Exercise task:
Reproduce the listing below with every instance of "canopy tent" renamed to "market tent". Leave all other text unchanged.
(begin)
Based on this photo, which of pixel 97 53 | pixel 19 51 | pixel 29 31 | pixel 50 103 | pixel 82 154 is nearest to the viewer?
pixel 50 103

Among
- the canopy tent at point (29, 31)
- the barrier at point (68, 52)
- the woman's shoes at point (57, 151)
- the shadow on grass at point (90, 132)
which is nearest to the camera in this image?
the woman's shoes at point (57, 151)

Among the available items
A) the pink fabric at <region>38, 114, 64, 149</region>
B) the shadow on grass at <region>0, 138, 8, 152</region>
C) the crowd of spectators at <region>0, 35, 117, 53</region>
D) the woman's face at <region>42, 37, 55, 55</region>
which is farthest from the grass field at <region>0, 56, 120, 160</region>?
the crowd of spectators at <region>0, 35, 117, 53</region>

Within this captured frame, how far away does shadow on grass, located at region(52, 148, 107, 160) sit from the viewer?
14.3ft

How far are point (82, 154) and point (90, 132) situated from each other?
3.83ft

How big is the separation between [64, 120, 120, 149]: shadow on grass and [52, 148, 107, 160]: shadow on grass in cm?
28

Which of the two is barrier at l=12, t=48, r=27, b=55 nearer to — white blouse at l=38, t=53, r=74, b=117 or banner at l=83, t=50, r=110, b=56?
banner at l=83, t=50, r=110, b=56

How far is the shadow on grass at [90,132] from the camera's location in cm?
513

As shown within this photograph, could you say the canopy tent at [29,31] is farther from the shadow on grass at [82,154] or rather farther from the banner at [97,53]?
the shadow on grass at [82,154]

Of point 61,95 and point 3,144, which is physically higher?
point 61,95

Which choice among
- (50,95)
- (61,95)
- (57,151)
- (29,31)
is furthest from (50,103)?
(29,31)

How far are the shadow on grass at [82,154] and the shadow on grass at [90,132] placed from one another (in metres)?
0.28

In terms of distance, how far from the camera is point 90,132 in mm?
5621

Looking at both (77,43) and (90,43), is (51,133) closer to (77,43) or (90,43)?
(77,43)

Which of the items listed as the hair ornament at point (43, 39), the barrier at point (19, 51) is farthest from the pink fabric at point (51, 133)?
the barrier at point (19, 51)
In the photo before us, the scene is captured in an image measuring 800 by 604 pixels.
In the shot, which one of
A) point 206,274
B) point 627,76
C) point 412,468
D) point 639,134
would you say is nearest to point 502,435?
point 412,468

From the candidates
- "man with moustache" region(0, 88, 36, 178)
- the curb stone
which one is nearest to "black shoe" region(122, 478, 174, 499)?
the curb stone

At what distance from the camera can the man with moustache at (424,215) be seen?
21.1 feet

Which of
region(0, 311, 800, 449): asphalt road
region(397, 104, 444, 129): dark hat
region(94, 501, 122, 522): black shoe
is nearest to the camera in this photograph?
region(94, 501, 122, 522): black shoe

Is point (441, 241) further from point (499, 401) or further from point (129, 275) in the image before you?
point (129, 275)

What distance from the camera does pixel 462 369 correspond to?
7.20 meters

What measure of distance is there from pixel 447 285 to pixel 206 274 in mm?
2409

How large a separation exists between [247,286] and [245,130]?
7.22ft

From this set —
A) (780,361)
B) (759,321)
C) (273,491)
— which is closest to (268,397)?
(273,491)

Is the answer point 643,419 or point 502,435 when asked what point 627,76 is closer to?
(end)
Solved problem:
Based on this photo, which of pixel 97 53 | pixel 19 51 | pixel 29 31 | pixel 50 103 | pixel 82 154 is nearest to the viewer?
pixel 50 103

Among
- the market tent at point (29, 31)
- the barrier at point (68, 52)
- the woman's shoes at point (57, 151)
- the shadow on grass at point (90, 132)
which is nearest to the camera in this image?
the woman's shoes at point (57, 151)

Among the available items
A) the pink fabric at <region>38, 114, 64, 149</region>
B) the shadow on grass at <region>0, 138, 8, 152</region>
C) the crowd of spectators at <region>0, 35, 117, 53</region>
D) the woman's face at <region>42, 37, 55, 55</region>
which is farthest from the grass field at <region>0, 56, 120, 160</region>?
the crowd of spectators at <region>0, 35, 117, 53</region>

Within this captured frame, how far away does shadow on grass, located at region(52, 148, 107, 160) sit from the viewer?
14.3ft

How far are point (82, 154) and point (90, 132) situated from each other?
3.83ft

How big is the separation between [64, 120, 120, 149]: shadow on grass and [52, 148, 107, 160]: shadow on grass in cm?
28

Which of the two is barrier at l=12, t=48, r=27, b=55 nearer to — white blouse at l=38, t=53, r=74, b=117 or banner at l=83, t=50, r=110, b=56?
banner at l=83, t=50, r=110, b=56

How far is the shadow on grass at [90,132] from the camera's location in cm?
513

As shown within this photograph, could you say the market tent at [29,31] is farther from the shadow on grass at [82,154] or rather farther from the banner at [97,53]?
the shadow on grass at [82,154]

Of point 61,95 and point 3,144, which is physically higher?
point 61,95

Which choice among
- (50,95)
- (61,95)
- (57,151)
- (29,31)
is furthest from (50,103)?
(29,31)

How far are the shadow on grass at [82,154] and the shadow on grass at [90,132] placed from one another (in metres)?
0.28

In terms of distance, how far from the camera is point 90,132 in mm?
5621

Looking at both (77,43) and (90,43), is (51,133) closer to (77,43) or (90,43)?
(77,43)

Which of the items listed as the hair ornament at point (43, 39), the barrier at point (19, 51) is farthest from the pink fabric at point (51, 133)?
the barrier at point (19, 51)
In the photo before us, the scene is captured in an image measuring 800 by 604 pixels.
In the shot, which one of
A) point 206,274
B) point 627,76
C) point 412,468
D) point 639,134
would you say is nearest to point 502,435?
point 412,468

From the candidates
- "man with moustache" region(0, 88, 36, 178)
- the curb stone
which one is nearest to "black shoe" region(122, 478, 174, 499)?
the curb stone

At what distance from the camera can the man with moustache at (424,215) be seen?
21.1 feet

Which of
region(0, 311, 800, 449): asphalt road
region(397, 104, 444, 129): dark hat
region(94, 501, 122, 522): black shoe
is nearest to the camera in this photograph?
region(94, 501, 122, 522): black shoe

Is point (441, 241) further from point (499, 401) or further from point (129, 275) in the image before you?
point (129, 275)

What distance from the camera does pixel 462 369 correspond to?
7.20 meters

What measure of distance is there from pixel 447 285 to pixel 206 274 in mm?
2409

How large a separation exists between [247,286] and [245,130]?
7.22ft

From this set —
A) (780,361)
B) (759,321)
C) (273,491)
— which is closest to (268,397)?
(273,491)

Is the answer point 643,419 or point 502,435 when asked what point 627,76 is closer to?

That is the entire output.